The Bay is set to become the scene of a major David versus Goliath battle, with the owners of the Rena today announcing they will lodge an application to leave the wreck on the seabed by May this year - a move that Tauranga mayor Stuart Crosby said would be an "awful legacy" with "consequences on tourism and business in the Bay of Plenty for a long time to come".
Senior representatives of the Rena's owner and insurer will this week meet with Bay iwi and community representatives to discuss their final decision to apply for the resource consents.
The application is expected to be lodged between the end of March and May this year, with the exact date uncertain due to difficulties with the planned removal of the ship's accommodation block.
News of the application is no surprise to the Bay's leaders who say they hope people, not just in the region, but across New Zealand join the fight to get every part of the wreck removed.
Tauranga mayor Stuart Crosby said Tauranga City Council would wait until the application is lodged before deciding to make a submission.
"I truly hope council does make a submission," he said.
"If that wreck remains it will be an awful legacy hanging over our heads, one that could have consequences on tourism and business in the Bay of Plenty for a long time to come."

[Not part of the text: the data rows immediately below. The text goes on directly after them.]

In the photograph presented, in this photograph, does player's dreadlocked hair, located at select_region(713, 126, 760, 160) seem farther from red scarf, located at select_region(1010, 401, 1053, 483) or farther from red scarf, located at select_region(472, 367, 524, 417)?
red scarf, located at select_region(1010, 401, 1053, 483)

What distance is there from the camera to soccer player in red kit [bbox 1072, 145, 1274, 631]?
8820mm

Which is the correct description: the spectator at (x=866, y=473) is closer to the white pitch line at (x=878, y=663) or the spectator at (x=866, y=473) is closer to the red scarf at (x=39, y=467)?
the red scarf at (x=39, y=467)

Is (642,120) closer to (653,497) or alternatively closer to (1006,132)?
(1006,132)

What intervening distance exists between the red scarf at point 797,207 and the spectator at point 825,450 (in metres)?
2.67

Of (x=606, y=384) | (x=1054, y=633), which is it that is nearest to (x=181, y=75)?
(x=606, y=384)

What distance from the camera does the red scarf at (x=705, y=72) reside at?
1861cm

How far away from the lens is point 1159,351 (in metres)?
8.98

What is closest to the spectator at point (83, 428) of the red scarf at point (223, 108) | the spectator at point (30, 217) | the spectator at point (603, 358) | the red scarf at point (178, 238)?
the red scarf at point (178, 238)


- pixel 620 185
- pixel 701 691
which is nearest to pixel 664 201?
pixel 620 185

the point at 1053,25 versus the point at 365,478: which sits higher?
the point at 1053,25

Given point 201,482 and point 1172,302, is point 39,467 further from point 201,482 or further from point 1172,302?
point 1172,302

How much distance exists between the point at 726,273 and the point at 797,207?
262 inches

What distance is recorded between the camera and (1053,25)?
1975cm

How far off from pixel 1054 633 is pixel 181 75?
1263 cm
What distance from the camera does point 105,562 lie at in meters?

Mr Crosby said he personally wanted the wreck removed and a "substantial bond" paid to cover any future environmental issues. "This is a big issue for the Bay of Plenty community," he said.
"My only concern is that there is likely to be a lot of people who will be disadvantaged through the submission process. I fear the people most affected may not have the resources to make submissions. I fear many will be taking a knife to a gun fight. This application will be based on science and no one will have the same resources to argue against some of the science.

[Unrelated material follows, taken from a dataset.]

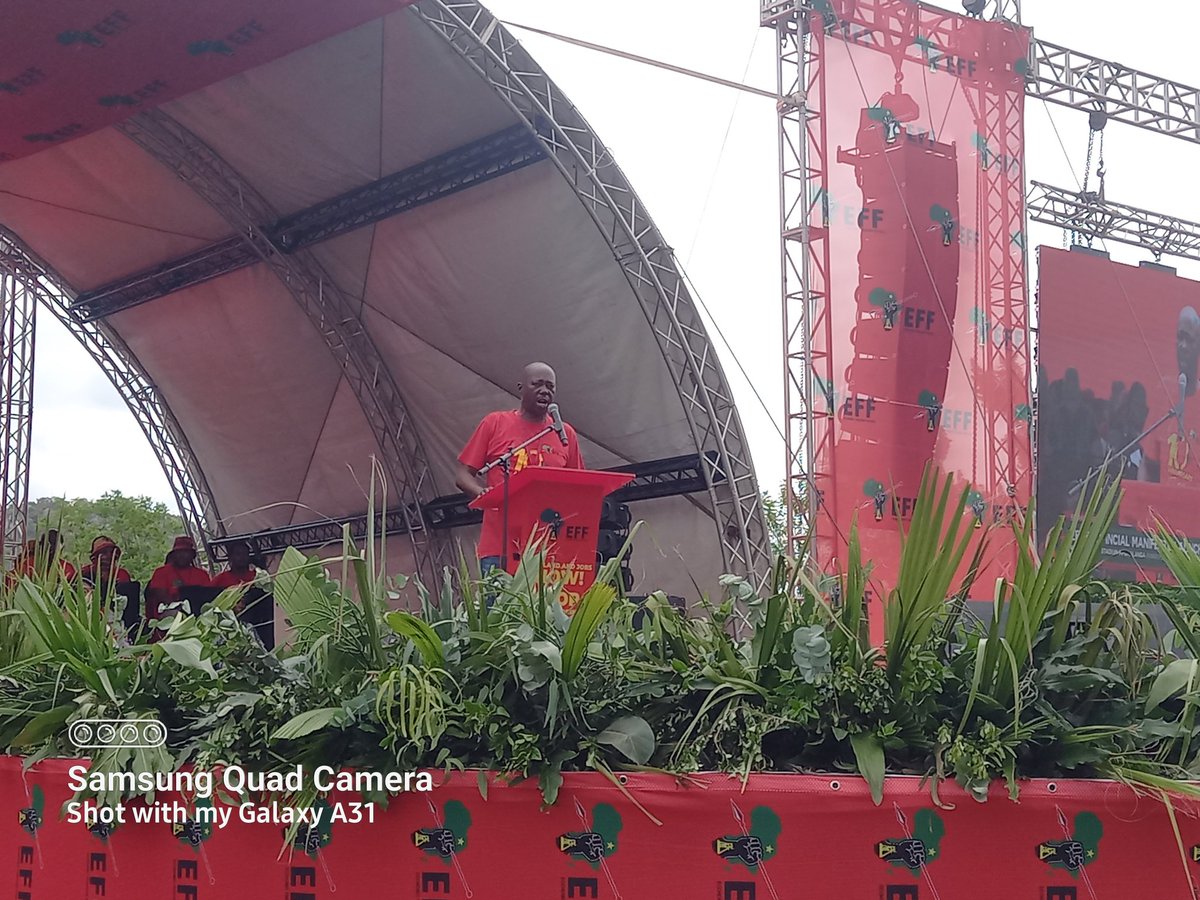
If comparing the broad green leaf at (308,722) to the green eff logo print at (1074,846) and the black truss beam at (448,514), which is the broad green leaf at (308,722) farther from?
the black truss beam at (448,514)

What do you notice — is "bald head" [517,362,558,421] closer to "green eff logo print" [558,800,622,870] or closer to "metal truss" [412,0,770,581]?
"green eff logo print" [558,800,622,870]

"However, I still encourage people to participate at any level. We need a lot of voices."
Outgoing Tauranga Moana Iwi Leaders Forum chair Awanui Black told the Bay of Plenty Times the whole nation needs to decide on what will happen to the Rena.
The New Zealand Government needs to back that final decision, he said.
"Iwi are collectively advocating for full removal from the reef," he said.
"But this is not just about us, it is about what the nation decides. The whole nation needs to have a say on this.
"The Rena will set the precedent for every other marine disaster, any other wreck that devastates a community.
"We have to fight not just for the Bay of Plenty but for the whole nation, together and with the staunch backing of the Government."
Mr Black said iwi are concerned that the Government is backing away from its stance to see the wreck removed.
"They were speaking strongly about it but lately they have gone quiet," he said.
The Government stands to receive an additional $10.4 million in compensation from the Rena's owners [Daina Shipping Company] if the wreck is left on the reef, an amount on top of the already agreed $27 million paid for the grounding.
MP for Tauranga, Simon Bridges denied the Government was focused on the extra compensation money.
He said the Government's position was that in an "ideal world" the Rena would be removed completely.
He said to receive resource consent the Rena's owners would have to go through a vigorous resource consent process and meet many conditions to leave the wreck in place.
"The Government has been committed from day one of the Rena accident to on-going clean-up and recovery. The ball has always been in the owner's court. They have always had the option to make this application."
Speaking on behalf of Rena's owner and insurer, Captain John Owen said the decision was reached after "extensive engagement" on the future of the wreck with iwi and representatives of the Bay of Plenty communities.
"The application will include an assessment of environmental effects and will provide interested parties with a comprehensive body of information on the proposal for the future of the wreck, including proposed conditions in relation to environmental monitoring, wreck access and shore management, if consent is granted," he said.
The application will be lodged with the Bay of Plenty Regional Council but will likely end up in the Environment Court because the council opposes the proposal.
Further detail about the consent application and assessment information will become available when the application is lodged with BOPRC.
Information will also be made available from the Rena Project and Bay of Plenty Regional Council websites.
The Bay of Plenty Times contacted BOPRC chairman Doug Leeder and Minister for the Environment Amy Adams, but neither responded before the paper went to print.